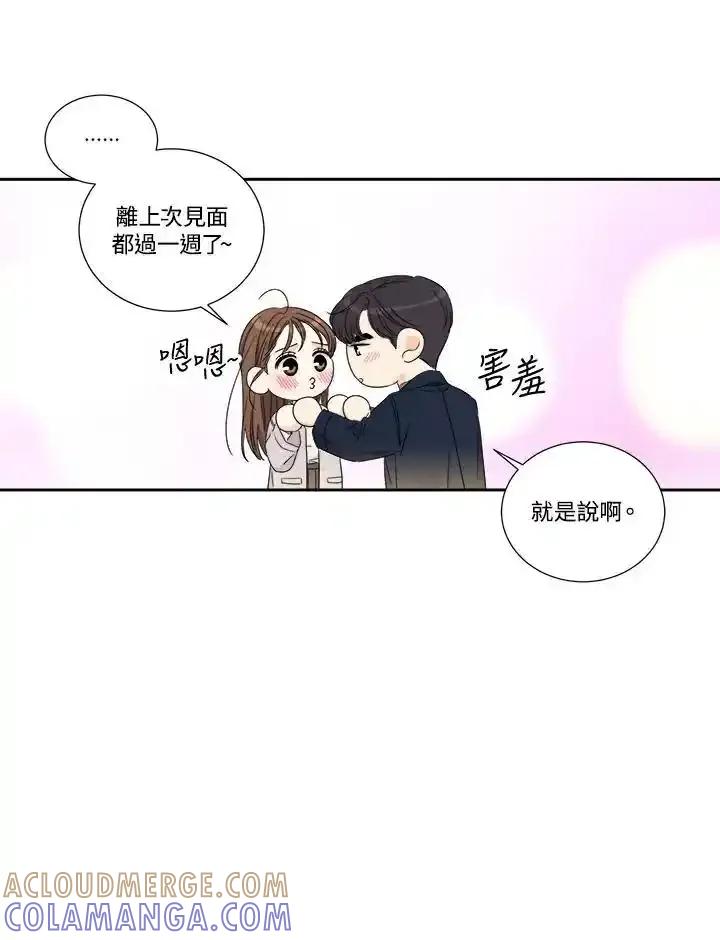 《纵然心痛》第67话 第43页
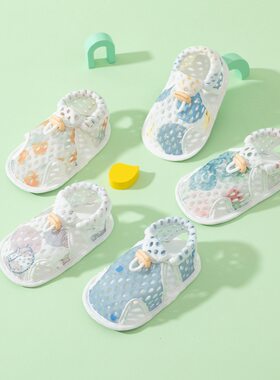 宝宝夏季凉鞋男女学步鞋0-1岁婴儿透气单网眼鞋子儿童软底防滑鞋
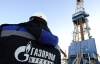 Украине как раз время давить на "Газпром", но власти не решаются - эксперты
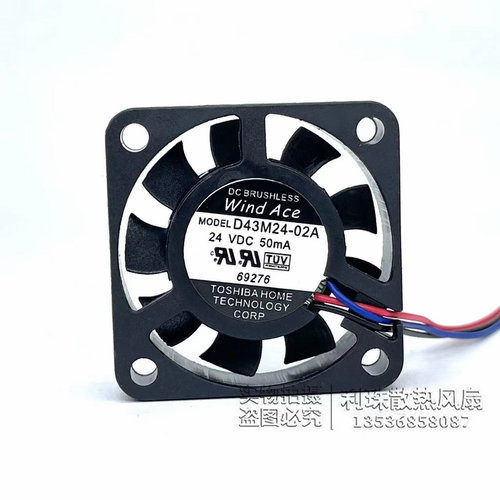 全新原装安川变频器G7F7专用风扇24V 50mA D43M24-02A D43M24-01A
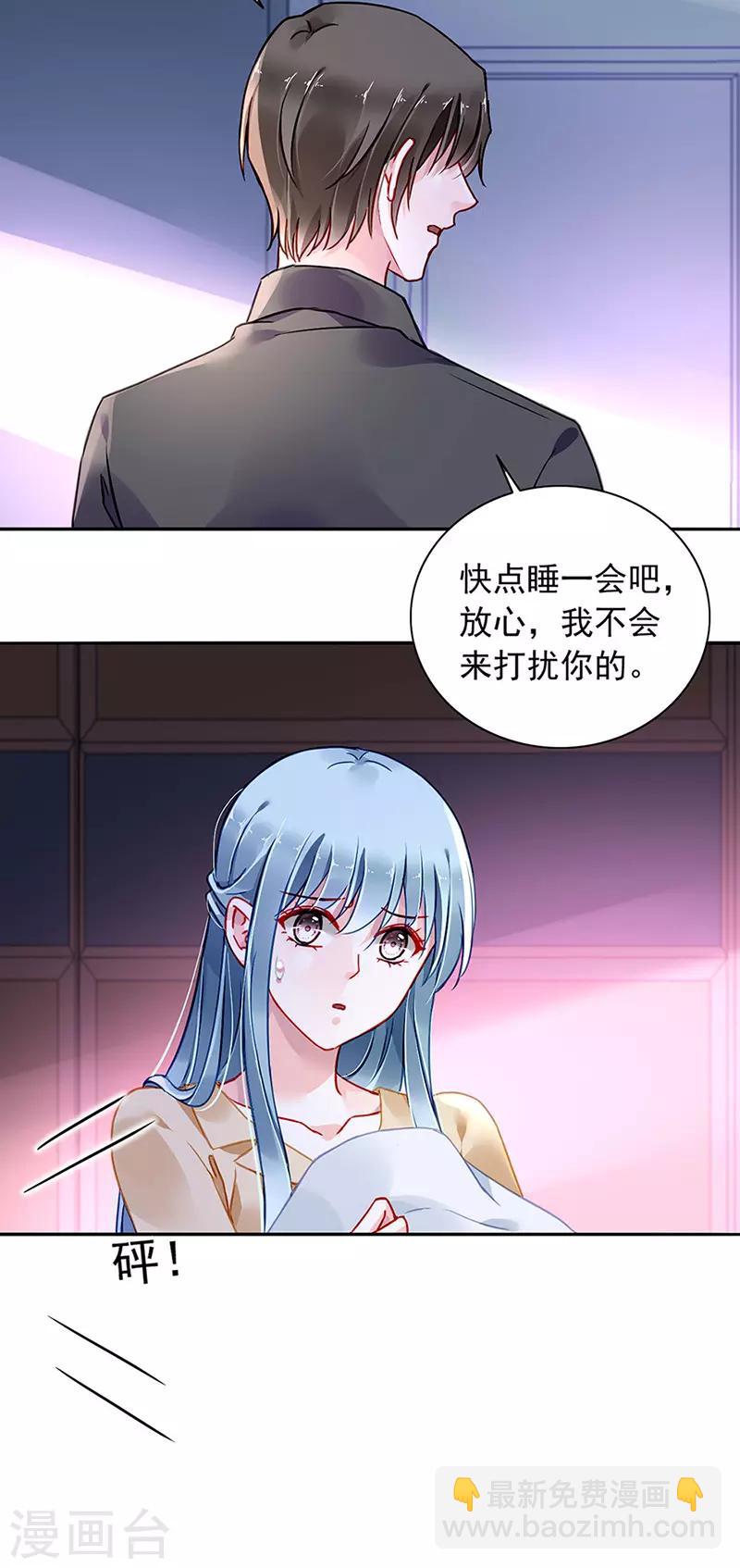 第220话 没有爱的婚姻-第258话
________
• **YOUR INSTRUCTIONS**
Find the line containing "全新原装安川变频器G7F7专用风扇24V 50mA D43M24-02A" in the records above and restate it, and each line after it through the end, word for word, dropping the pictures.

• **EXERCISE RESULT**
 全新原装安川变频器G7F7专用风扇24V 50mA D43M24-02A D43M24-01A
 第220话 没有爱的婚姻-第258话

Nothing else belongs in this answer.